### Written request
Render the material from its start through the line containing "22719 millimetres", both ends included, as a Markdown table with columns Row and Line, skipping blank lines and leaving the pictures out.

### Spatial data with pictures
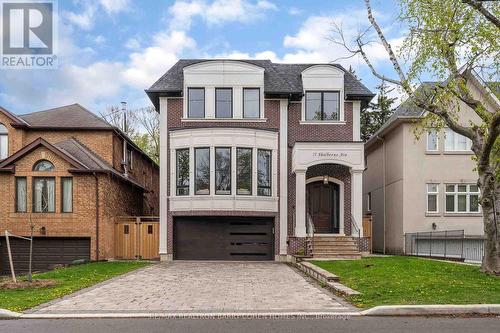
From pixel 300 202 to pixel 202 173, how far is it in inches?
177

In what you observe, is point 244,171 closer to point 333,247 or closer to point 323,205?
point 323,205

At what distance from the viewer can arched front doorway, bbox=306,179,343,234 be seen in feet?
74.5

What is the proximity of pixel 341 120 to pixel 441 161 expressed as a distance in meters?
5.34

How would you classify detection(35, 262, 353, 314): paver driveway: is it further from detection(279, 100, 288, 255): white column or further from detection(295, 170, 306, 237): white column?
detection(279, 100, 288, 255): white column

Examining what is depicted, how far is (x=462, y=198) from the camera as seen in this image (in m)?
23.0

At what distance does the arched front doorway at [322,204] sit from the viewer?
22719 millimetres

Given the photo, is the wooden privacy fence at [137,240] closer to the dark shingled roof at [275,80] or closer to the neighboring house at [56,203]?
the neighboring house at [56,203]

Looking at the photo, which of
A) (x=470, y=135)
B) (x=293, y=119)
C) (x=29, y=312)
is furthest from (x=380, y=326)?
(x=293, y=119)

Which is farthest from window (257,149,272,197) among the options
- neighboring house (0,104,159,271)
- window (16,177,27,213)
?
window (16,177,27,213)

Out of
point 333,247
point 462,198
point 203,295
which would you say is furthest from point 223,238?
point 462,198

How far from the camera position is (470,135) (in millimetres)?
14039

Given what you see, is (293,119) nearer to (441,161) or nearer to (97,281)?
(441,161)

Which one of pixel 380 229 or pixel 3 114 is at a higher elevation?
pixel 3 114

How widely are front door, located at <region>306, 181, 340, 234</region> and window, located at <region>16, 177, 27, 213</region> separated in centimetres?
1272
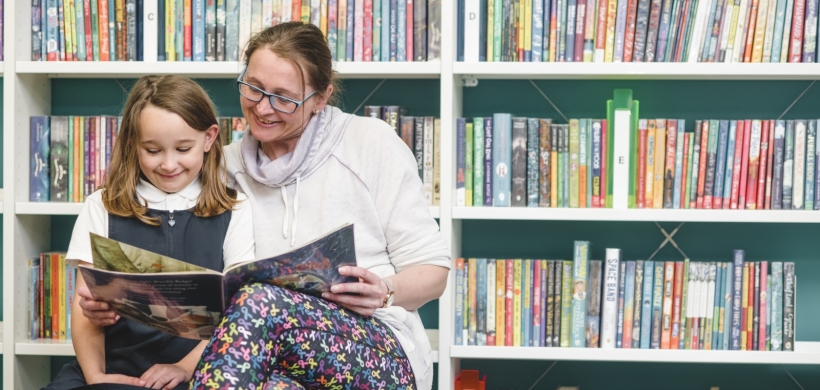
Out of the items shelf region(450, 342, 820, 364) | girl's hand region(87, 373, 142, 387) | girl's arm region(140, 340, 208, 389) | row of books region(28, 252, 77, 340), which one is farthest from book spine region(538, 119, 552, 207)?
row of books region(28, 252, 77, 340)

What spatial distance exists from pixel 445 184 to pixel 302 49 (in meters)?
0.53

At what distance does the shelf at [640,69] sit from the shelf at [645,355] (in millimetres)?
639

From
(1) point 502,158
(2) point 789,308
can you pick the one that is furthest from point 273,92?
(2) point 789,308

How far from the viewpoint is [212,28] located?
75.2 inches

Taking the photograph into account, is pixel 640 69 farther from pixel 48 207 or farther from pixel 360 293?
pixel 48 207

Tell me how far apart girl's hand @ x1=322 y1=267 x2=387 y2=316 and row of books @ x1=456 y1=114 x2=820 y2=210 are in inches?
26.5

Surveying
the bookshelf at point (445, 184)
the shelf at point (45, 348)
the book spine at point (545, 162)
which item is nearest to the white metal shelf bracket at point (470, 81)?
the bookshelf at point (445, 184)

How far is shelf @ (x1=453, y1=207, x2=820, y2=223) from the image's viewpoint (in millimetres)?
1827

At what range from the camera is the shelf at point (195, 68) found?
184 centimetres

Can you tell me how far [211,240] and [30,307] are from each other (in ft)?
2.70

### Reply
| Row | Line |
|---|---|
| 1 | From pixel 300 202 to pixel 202 173, how far is it in inches? |
| 2 | 177 |
| 3 | In what you observe, is point 244,171 closer to point 333,247 or closer to point 323,205? |
| 4 | point 323,205 |
| 5 | At what distance from the viewer can arched front doorway, bbox=306,179,343,234 be seen in feet? |
| 6 | 74.5 |
| 7 | What is the proximity of pixel 341 120 to pixel 441 161 expressed as a distance in meters? |
| 8 | 5.34 |
| 9 | How would you classify detection(35, 262, 353, 314): paver driveway: is it further from detection(279, 100, 288, 255): white column or further from detection(295, 170, 306, 237): white column? |
| 10 | detection(279, 100, 288, 255): white column |
| 11 | Examining what is depicted, how far is (x=462, y=198) from the camera as seen in this image (in m)? |
| 12 | 23.0 |
| 13 | At what distance does the arched front doorway at [322,204] sit from the viewer? |
| 14 | 22719 millimetres |